TEKS SUMBER:
OJK Bakal Intervensi Tetapkan Batas Maksimal Suku Bunga Industri Fintech

Dalam periode 2020–2021, penyaluran pinjaman dari sektor industri fintech mampu tumbuh rata-rata sebesar 68,05 persen per tahun.

oleh Elga Nurmutia diperbarui 11 Nov 2022, 12:24 WIB
Logo OJK. Liputan6.com/Nurmayanti

Liputan6.com, Bali - Otoritas Jasa Keuangan (OJK) menyampaikan terkait besarnya potensi dari pemanfaatan teknologi digital oleh pelaku usaha di sektor jasa keuangan adalah pertumbuhan sektor industri fintech peer-to-peer (P2P) lending atau disebut pinjaman online (pinjol).

TUGAS YANG DIKERJAKAN:
Menurut teks sumber, berapa rata-rata pertumbuhan tahunan penyaluran pinjaman sektor industri fintech pada periode 2020–2021? Materi di bawah ini tidak diperlukan.

(Data tersimpan)
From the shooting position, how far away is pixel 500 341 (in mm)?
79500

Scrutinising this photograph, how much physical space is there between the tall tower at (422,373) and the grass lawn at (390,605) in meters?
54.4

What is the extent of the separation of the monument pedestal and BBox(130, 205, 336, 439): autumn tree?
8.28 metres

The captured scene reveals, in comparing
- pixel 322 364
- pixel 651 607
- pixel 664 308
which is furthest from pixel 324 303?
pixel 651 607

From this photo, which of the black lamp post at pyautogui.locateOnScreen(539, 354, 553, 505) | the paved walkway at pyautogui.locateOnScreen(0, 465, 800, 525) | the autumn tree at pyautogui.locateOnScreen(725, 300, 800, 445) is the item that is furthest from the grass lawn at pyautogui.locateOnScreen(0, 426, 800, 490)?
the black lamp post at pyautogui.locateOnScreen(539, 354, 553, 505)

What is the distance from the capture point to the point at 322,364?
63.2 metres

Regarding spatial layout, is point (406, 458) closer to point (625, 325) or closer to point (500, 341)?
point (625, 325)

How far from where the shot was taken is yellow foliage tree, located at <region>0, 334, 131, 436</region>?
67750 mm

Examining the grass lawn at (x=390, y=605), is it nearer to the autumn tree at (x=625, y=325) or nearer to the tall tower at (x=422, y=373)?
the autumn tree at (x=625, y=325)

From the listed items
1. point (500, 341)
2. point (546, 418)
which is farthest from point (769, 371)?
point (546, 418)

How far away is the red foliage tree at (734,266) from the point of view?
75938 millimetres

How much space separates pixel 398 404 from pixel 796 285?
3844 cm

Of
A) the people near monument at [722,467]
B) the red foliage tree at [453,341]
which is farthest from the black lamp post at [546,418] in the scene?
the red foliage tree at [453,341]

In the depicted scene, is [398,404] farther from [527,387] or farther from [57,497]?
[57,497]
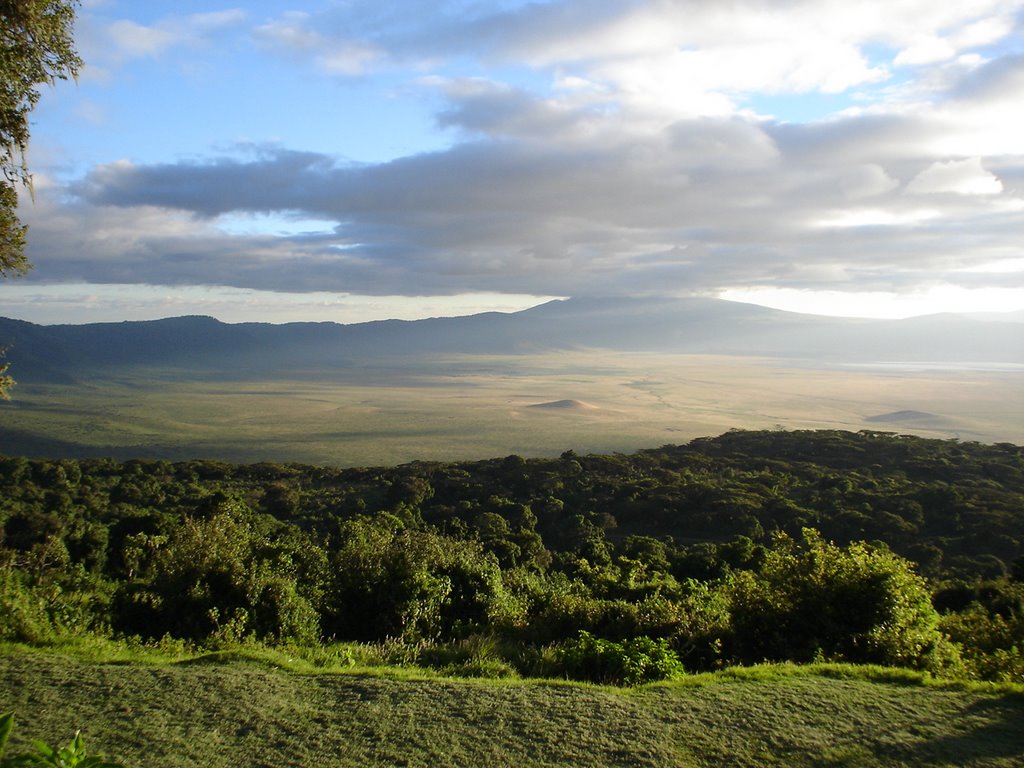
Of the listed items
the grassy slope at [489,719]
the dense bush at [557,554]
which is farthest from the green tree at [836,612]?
the grassy slope at [489,719]

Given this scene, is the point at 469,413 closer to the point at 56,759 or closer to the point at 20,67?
the point at 20,67

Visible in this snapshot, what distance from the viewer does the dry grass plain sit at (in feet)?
195

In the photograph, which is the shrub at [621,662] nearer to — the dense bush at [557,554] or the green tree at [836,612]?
the dense bush at [557,554]

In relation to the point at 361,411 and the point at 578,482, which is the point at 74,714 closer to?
the point at 578,482

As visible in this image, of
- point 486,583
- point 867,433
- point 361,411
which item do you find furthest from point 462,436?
point 486,583

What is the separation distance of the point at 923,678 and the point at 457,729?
13.8ft

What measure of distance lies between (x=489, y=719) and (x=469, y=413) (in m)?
79.7

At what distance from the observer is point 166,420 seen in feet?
258

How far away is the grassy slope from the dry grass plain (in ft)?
151

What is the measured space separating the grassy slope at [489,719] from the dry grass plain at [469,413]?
45.9 m

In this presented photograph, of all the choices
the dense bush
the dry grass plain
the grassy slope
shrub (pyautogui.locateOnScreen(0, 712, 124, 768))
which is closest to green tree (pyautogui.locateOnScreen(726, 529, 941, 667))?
the dense bush

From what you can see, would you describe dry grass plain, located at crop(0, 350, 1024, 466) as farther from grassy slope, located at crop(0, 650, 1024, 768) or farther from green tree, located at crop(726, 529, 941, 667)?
grassy slope, located at crop(0, 650, 1024, 768)

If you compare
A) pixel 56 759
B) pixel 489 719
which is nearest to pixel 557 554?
pixel 489 719

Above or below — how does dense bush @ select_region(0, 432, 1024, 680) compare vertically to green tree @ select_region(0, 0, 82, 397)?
below
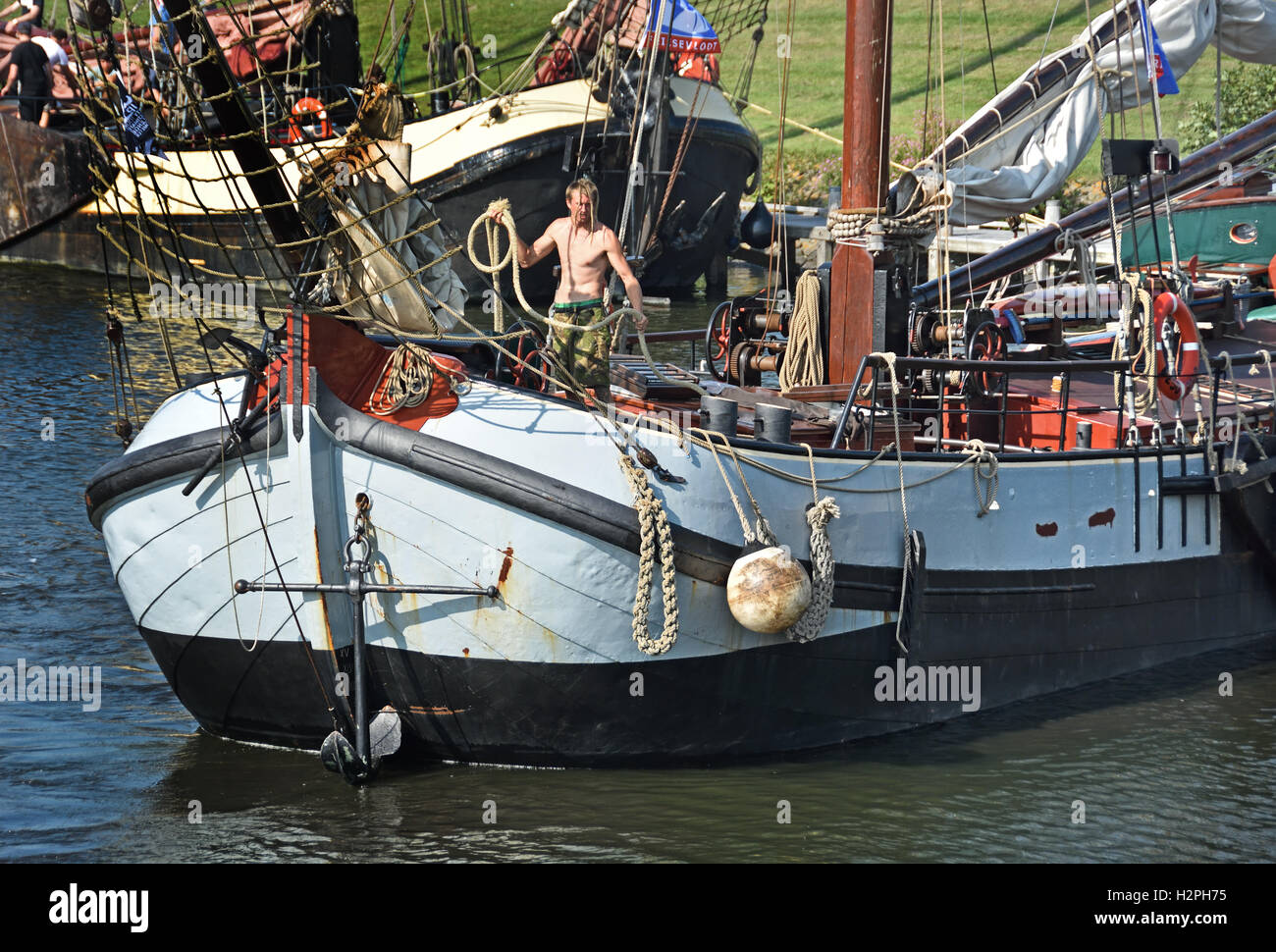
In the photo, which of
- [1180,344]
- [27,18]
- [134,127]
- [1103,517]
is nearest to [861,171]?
[1180,344]

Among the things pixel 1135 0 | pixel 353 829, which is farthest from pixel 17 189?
pixel 353 829

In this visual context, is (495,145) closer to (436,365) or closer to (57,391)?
(57,391)

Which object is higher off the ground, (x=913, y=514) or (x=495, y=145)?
→ (x=495, y=145)

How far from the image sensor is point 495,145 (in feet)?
71.8

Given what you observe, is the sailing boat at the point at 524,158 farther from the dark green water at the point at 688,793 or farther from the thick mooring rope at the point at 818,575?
the thick mooring rope at the point at 818,575

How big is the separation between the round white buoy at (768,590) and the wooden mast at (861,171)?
2.72 m

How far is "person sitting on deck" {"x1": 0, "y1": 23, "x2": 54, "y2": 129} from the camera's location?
2520 centimetres

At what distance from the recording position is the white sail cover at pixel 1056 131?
11586 mm

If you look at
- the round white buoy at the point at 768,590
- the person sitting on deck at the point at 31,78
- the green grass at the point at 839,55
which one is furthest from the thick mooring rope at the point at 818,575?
the person sitting on deck at the point at 31,78

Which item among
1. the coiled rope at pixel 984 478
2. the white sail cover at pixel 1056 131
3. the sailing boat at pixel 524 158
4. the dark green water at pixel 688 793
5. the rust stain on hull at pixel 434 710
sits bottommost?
the dark green water at pixel 688 793

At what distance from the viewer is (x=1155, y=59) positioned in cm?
1136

HASIL TUGAS:
Rata-rata 68,05 persen per tahun.